Ergebniszusammenfassung:

Im Rahmen der F&E-Aktivitäten zur Abscheidung und Charakterisierung von Schichten zum Hitze- und Korrosionsschutz (EB/TB) erfolgte einerseits eine sehr enge Zusammenarbeit zwischen den Bereichen Materialsynthese und Materialcharakterisierung, und ebenfalls eine Interaktion zwischen den Forschergruppen in Deutschland und Polen. Es wurden originäre wissenschaftliche Ergebnisse sowohl bezüglich der Materialauswahl für neuartige Keramikschichten als auch für deren 3D Charakterisierung erzielt. Die wissenschaftlichen Ergebnisse ermöglichen einerseits eine Eingrenzung der Materialauswahl für EB/TB-Schichtsysteme, und liefern Informationen zu anwendungstechnisch wichtigen Parametern wie Adhäsion /Schichthaftung als auch Maschinenparametern für die Herstellung selbst. Andererseits wurden spezielle Techniken zur Materialcharakterisierung auf die Untersuchung der keramischen Schichten optimiert und weiterentwickelt. Hier ist insbesondere die Einbeziehung von machine-learning-Algorithmen zur Auswertung von micro-XCT-Daten zu nennen.

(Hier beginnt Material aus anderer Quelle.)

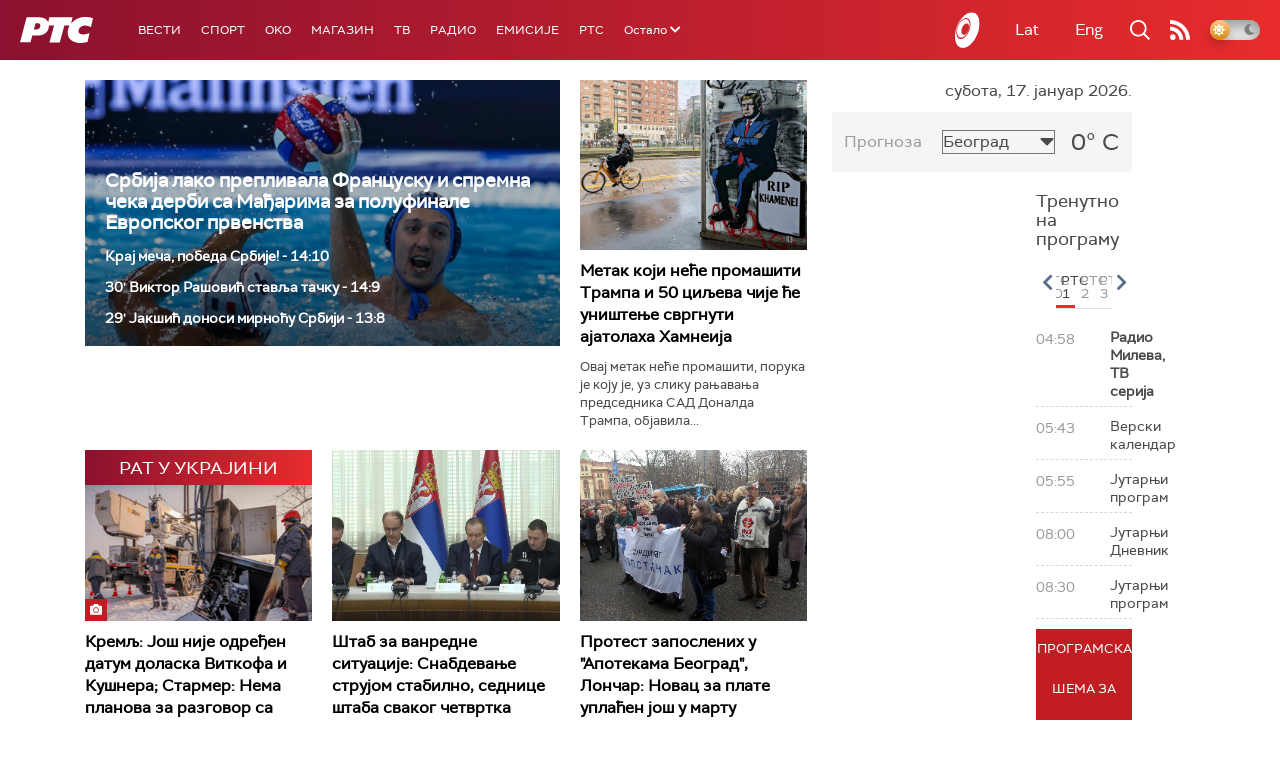

--- FILE ---
content_type: text/html;charset=UTF-8
request_url: https://www.rts.rs/ajax/epsilonScheme.jsp?itemId=&name=rts1
body_size: 366
content:






<div id="programList">
    
        <div class="programRow">
            <div class="time ColorOstalo">
                <span>04:58</span>
            </div>
            <div class="name current">
                
                
                    <span style="">Радио Милева, ТВ серија</span>
                
            </div>
        </div>
    
        <div class="programRow">
            <div class="time ColorOstalo">
                <span>05:43</span>
            </div>
            <div class="name ">
                
                
                    <span style="">Верски календар</span>
                
            </div>
        </div>
    
        <div class="programRow">
            <div class="time ColorOstalo">
                <span>05:55</span>
            </div>
            <div class="name ">
                
                
                    <span style="">Јутарњи програм</span>
                
            </div>
        </div>
    
        <div class="programRow">
            <div class="time ColorOstalo">
                <span>08:00</span>
            </div>
            <div class="name ">
                
                
                    <span style="">Јутарњи Дневник</span>
                
            </div>
        </div>
    
        <div class="programRow">
            <div class="time ColorOstalo">
                <span>08:30</span>
            </div>
            <div class="name ">
                
                
                    <span style="">Јутарњи програм</span>
                
            </div>
        </div>
    
</div>

<div class="programListFull">
    <a href="/tv/rts1/broadcast.html"> 
        Програмска шема за данас
    </a>
</div>

--- FILE ---
content_type: text/html;charset=UTF-8
request_url: https://www.rts.rs/ajax/epsilonScheme.jsp?itemId=&name=rts-drama
body_size: 460
content:






<div id="programList">
    
        <div class="programRow">
            <div class="time ColorOstalo">
                <span>04:04</span>
            </div>
            <div class="name ">
                
                
                    <span style="">Документарне фусноте – Кашичице мејд ин неолит (R)</span>
                
            </div>
        </div>
    
        <div class="programRow">
            <div class="time ColorOstalo">
                <span>04:17</span>
            </div>
            <div class="name current">
                
                
                    <span style="">Мирис кише на Балкану, 1-14 (R)</span>
                
            </div>
        </div>
    
        <div class="programRow">
            <div class="time ColorOstalo">
                <span>05:08</span>
            </div>
            <div class="name ">
                
                
                    <span style="">Мирис кише на Балкану, 2-14 (R)</span>
                
            </div>
        </div>
    
        <div class="programRow">
            <div class="time ColorOstalo">
                <span>06:00</span>
            </div>
            <div class="name ">
                
                
                    <span style="">Војна академија, 16. еп. (R)</span>
                
            </div>
        </div>
    
        <div class="programRow">
            <div class="time ColorOstalo">
                <span>07:05</span>
            </div>
            <div class="name ">
                
                
                    <span style="">Полицајац са Петловог брда, 5-12 (R)</span>
                
            </div>
        </div>
    
</div>

<div class="programListFull">
    <a href="/tv/rts-drama/broadcast.html"> 
        Програмска шема за данас
    </a>
</div>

Die im Rahmen dieser Zusammenarbeit entstandenen wissenschaftlichen Ergebnisse sind nicht nur für die Weiterentwicklung des Wissenschaftsgebietes wichtig, sondern können in Optimierungsprozesse der Schichthersteller einfließen und Entwicklungszeiten reduzieren. Dies gilt insbesondere für die Eingrenzung der Materialzusammensetzung der Schichtsysteme und die Prozessoptimierungen zur Erzielung einer guten Adhäsion/Schichthaftung. Die in dem F&E-Vorhaben für die speziellen Fragestellungen der Analytik angewandten und weiterentwickelten Charakterisierungsverfahren sind für die Industrie verfügbar und können auf weitere keramische Systeme angewandt werden. Dies gilt insbesondere auch für Algorithmen zur Modellierung und Simulation, vor allem für die flexible Rekonstruktionssoftware, um die räumliche Auflösung der 3D-Daten und daraus abgeleiteten Finite-Elemente-Modellen zu verbessern, sowie für die optimierte Umwandlung von 3D-Daten in Modelle.